(Given exercise) How many lines below contain the word "separation"? Case matters, and your reply should be only the number.

(A block of data)
>> Begin
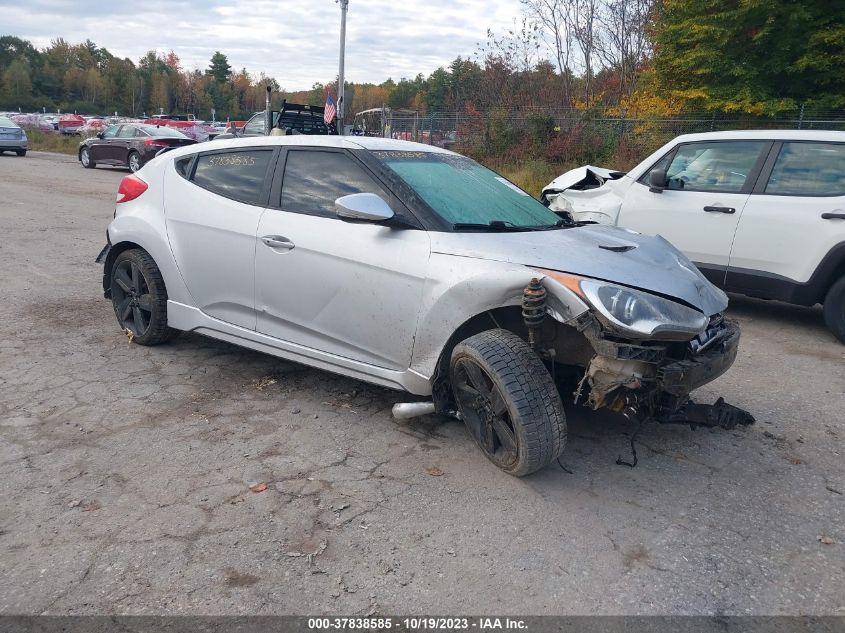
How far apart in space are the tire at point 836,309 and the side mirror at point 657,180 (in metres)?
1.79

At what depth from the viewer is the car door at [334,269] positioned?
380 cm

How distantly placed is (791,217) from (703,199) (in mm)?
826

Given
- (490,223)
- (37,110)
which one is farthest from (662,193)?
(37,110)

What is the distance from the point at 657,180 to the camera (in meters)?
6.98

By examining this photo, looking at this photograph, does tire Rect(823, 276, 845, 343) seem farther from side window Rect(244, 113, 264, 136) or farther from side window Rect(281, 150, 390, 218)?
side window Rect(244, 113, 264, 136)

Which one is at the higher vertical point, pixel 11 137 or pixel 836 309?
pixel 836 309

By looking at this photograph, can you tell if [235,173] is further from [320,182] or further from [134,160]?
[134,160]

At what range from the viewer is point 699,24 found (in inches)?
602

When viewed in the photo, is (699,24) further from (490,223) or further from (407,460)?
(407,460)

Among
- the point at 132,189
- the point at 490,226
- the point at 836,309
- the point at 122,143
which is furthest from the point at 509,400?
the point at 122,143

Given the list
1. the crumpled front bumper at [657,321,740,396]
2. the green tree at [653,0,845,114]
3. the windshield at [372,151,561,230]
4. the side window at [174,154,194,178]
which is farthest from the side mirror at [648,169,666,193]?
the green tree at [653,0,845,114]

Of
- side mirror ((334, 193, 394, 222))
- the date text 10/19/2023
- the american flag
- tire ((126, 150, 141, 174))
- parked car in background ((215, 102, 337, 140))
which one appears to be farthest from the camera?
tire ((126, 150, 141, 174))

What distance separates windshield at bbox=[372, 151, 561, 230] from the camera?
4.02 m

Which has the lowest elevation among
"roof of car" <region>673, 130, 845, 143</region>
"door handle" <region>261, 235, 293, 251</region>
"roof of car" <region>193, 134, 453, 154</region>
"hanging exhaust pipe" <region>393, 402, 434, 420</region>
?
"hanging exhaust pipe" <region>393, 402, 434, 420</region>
>> End
>> Begin
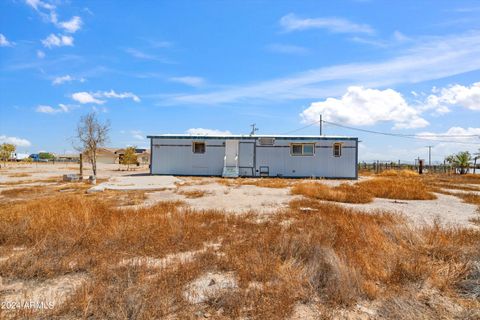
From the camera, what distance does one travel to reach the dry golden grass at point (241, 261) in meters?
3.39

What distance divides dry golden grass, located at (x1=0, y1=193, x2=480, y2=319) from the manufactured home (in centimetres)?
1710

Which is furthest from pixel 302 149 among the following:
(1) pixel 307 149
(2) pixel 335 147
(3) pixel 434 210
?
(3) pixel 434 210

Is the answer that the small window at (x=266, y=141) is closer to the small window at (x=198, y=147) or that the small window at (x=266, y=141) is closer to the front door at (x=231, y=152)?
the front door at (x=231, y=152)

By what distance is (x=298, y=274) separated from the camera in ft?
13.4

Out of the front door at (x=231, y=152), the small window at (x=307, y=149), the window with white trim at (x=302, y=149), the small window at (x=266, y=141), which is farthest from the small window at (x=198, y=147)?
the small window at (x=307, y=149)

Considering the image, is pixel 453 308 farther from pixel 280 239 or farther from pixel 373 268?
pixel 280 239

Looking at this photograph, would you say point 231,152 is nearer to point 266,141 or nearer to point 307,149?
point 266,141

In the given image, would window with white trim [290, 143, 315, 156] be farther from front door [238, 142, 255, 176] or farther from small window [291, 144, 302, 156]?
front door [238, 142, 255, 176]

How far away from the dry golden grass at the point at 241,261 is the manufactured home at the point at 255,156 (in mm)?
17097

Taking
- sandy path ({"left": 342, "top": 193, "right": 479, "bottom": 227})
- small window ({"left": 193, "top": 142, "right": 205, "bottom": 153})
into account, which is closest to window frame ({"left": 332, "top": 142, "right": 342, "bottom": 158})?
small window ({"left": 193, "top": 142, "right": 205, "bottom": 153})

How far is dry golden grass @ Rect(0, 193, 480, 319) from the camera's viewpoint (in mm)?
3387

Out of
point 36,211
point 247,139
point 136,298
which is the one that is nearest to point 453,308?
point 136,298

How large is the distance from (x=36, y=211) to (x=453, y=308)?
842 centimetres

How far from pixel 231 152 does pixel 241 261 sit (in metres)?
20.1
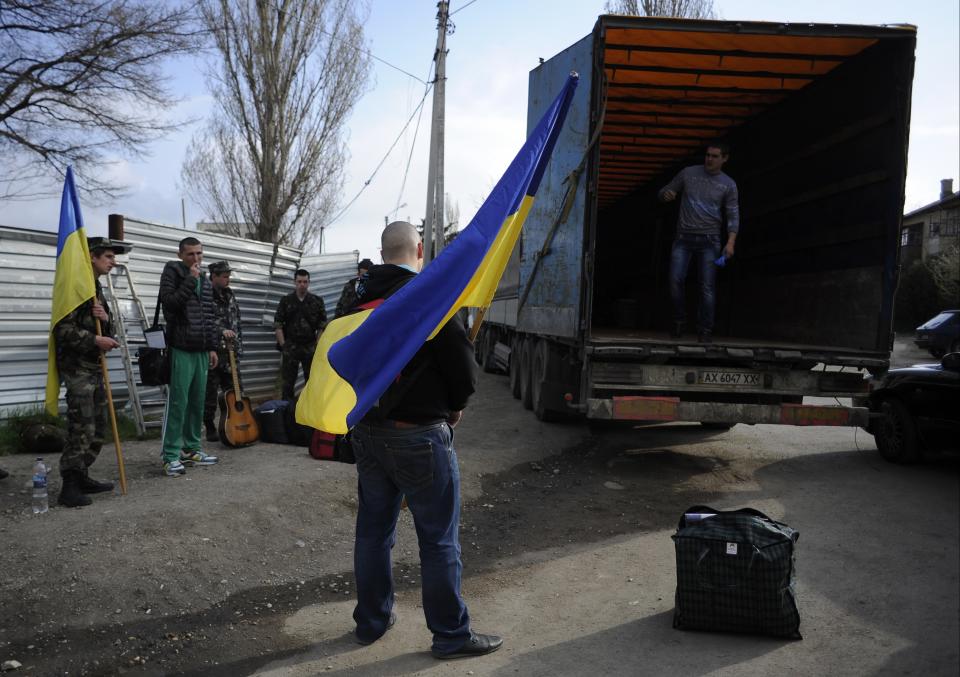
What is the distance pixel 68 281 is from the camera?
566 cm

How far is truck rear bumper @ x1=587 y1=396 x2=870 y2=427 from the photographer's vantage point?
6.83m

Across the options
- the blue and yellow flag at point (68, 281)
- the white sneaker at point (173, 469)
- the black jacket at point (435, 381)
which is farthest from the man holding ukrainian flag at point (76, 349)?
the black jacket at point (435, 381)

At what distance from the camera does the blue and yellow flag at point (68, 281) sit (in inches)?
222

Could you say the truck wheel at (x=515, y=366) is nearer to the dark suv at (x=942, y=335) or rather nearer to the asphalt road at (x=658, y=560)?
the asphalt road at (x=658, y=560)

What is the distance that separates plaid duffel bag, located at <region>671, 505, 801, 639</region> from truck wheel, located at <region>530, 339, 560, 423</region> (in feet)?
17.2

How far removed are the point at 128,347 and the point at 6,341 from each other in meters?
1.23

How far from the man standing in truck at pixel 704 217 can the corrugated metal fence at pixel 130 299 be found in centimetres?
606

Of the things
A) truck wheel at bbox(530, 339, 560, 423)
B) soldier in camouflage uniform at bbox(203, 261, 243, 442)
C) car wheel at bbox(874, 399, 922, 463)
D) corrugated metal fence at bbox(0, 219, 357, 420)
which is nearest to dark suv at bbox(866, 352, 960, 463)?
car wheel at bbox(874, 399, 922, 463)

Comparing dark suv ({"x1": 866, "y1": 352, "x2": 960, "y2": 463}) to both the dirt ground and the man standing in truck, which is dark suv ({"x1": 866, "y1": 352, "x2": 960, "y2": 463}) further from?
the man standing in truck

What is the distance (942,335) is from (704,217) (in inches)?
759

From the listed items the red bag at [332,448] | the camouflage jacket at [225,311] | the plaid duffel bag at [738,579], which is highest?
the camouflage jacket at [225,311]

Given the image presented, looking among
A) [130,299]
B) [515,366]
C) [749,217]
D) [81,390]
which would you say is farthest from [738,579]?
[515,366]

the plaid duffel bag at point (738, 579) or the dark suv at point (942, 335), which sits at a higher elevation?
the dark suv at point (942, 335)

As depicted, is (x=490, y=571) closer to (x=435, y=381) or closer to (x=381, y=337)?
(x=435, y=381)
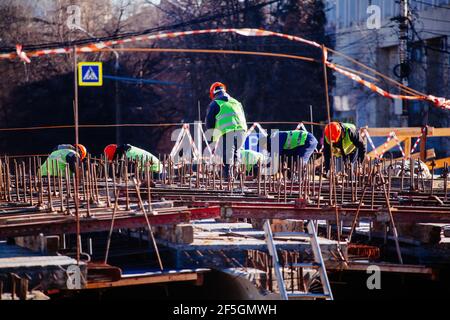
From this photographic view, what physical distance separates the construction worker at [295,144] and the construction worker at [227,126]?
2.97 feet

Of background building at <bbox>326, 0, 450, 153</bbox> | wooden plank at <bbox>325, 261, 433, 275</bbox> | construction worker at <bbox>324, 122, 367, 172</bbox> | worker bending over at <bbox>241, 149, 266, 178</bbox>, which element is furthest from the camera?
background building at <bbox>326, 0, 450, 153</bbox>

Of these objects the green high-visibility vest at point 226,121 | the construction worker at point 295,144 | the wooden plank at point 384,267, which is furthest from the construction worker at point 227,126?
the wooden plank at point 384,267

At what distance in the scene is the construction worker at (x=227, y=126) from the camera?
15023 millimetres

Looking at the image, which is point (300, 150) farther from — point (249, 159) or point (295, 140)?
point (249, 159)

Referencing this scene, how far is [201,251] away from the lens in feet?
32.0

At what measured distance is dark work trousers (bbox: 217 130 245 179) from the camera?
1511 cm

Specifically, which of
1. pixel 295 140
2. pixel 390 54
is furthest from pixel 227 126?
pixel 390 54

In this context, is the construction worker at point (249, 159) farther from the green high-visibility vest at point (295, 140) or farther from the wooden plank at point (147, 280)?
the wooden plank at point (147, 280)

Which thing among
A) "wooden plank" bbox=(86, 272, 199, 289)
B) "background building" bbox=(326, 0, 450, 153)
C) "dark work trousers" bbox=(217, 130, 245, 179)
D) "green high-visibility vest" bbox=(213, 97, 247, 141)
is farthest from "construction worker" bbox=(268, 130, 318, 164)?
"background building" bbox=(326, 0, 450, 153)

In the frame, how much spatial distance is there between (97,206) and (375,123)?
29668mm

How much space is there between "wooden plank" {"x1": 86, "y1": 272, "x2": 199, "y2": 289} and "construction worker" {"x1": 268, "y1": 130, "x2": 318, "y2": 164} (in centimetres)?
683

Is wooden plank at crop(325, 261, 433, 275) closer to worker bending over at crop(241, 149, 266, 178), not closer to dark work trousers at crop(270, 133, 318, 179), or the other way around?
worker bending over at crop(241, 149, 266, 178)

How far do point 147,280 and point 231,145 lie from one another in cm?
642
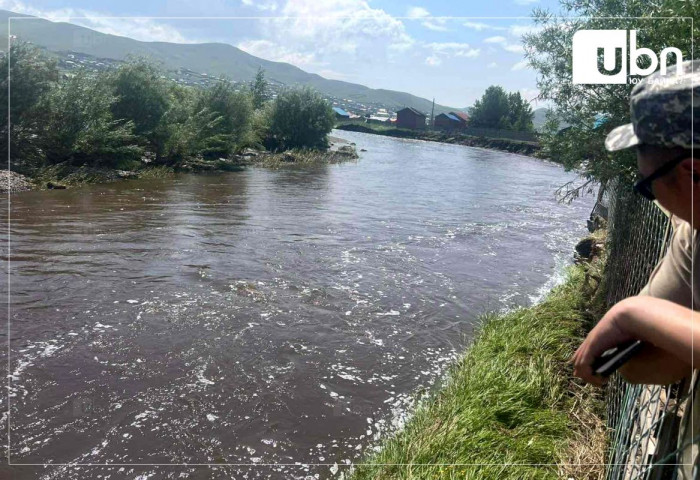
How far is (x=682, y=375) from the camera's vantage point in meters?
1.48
>> End
>> Begin
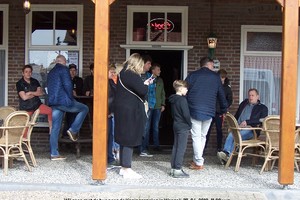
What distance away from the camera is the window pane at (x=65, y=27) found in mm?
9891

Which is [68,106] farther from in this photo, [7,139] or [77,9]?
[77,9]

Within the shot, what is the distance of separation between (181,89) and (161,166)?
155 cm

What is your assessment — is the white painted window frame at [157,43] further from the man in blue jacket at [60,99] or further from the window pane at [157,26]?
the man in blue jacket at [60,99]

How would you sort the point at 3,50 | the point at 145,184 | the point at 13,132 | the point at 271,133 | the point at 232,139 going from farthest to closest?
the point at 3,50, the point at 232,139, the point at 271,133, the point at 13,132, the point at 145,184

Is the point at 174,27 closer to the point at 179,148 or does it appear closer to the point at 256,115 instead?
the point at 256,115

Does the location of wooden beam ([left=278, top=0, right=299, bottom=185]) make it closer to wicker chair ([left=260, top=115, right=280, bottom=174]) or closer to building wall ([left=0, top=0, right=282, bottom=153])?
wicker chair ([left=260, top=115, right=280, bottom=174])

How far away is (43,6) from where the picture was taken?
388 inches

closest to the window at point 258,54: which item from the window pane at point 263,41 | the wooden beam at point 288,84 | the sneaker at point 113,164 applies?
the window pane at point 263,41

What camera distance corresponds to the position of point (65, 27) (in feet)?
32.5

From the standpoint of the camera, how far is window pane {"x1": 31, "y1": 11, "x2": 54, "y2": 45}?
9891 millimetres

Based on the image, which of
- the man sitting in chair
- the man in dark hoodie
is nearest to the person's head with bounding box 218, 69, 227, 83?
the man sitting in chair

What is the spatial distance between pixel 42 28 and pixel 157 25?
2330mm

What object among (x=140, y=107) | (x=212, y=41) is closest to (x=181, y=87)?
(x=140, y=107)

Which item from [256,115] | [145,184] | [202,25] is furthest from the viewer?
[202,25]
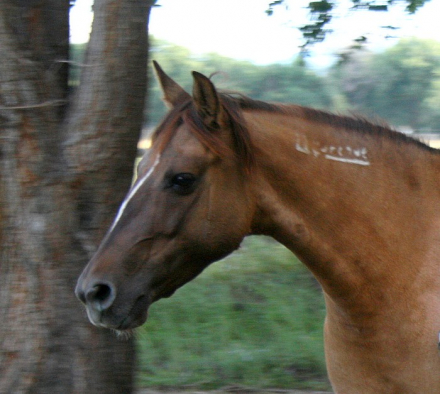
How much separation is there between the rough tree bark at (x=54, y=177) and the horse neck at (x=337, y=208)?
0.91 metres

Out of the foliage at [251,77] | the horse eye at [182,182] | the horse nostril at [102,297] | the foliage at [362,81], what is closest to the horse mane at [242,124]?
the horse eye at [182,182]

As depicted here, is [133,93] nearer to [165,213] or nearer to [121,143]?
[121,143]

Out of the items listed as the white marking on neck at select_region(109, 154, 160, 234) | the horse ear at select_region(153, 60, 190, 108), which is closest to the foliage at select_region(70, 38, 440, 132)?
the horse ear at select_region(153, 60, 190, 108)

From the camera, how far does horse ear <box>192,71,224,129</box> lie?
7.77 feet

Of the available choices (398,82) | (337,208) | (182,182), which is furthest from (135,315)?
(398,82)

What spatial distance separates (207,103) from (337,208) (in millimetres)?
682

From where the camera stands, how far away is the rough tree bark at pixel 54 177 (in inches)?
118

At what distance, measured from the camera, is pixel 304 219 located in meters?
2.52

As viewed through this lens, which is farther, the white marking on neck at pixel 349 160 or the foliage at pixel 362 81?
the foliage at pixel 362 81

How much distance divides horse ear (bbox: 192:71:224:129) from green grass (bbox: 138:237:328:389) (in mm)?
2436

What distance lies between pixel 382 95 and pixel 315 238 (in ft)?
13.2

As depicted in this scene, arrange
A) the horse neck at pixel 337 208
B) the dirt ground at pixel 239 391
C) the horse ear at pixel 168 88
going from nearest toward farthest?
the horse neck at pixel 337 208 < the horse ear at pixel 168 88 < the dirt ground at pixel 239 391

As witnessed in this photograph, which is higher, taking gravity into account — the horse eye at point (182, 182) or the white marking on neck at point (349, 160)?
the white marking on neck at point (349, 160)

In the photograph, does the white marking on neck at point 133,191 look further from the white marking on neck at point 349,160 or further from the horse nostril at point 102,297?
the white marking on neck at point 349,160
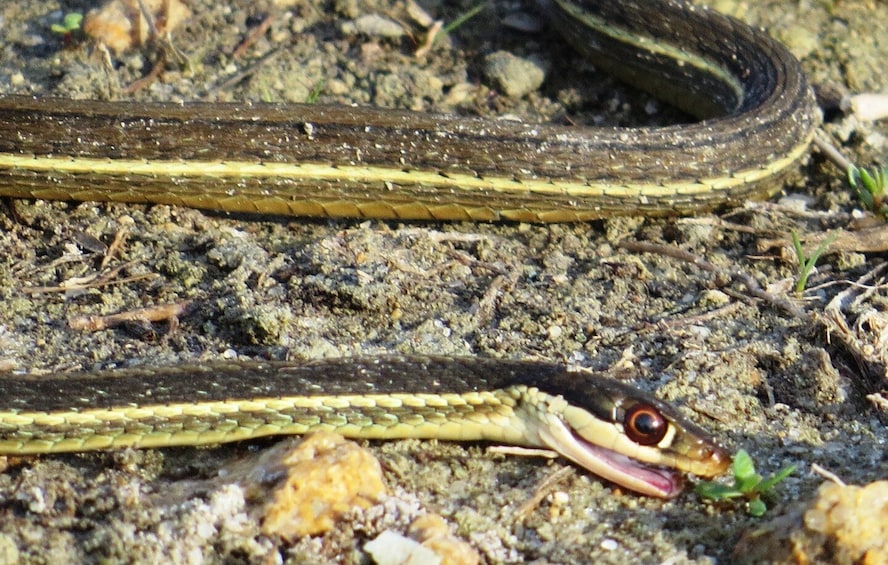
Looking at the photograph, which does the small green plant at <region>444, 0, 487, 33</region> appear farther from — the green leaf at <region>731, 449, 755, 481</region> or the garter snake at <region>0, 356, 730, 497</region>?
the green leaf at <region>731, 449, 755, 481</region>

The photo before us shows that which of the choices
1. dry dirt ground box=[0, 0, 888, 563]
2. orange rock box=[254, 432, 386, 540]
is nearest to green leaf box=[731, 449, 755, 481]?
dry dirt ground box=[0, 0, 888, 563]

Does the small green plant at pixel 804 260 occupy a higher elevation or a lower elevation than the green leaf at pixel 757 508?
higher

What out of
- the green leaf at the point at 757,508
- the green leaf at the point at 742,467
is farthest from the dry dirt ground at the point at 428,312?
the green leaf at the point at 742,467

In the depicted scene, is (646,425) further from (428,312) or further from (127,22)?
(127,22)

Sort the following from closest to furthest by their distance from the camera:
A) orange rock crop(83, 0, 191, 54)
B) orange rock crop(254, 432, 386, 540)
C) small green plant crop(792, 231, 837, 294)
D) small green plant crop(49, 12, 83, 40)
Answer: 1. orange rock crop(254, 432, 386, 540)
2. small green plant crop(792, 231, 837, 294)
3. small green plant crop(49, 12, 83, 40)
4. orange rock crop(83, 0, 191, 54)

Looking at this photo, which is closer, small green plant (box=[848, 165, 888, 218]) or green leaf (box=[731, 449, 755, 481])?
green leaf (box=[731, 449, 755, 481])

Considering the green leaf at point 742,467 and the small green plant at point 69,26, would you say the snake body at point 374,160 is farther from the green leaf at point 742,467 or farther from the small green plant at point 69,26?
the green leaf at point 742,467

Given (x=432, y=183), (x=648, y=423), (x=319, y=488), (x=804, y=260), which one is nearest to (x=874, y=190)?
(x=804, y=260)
>> End
(Exercise answer) 2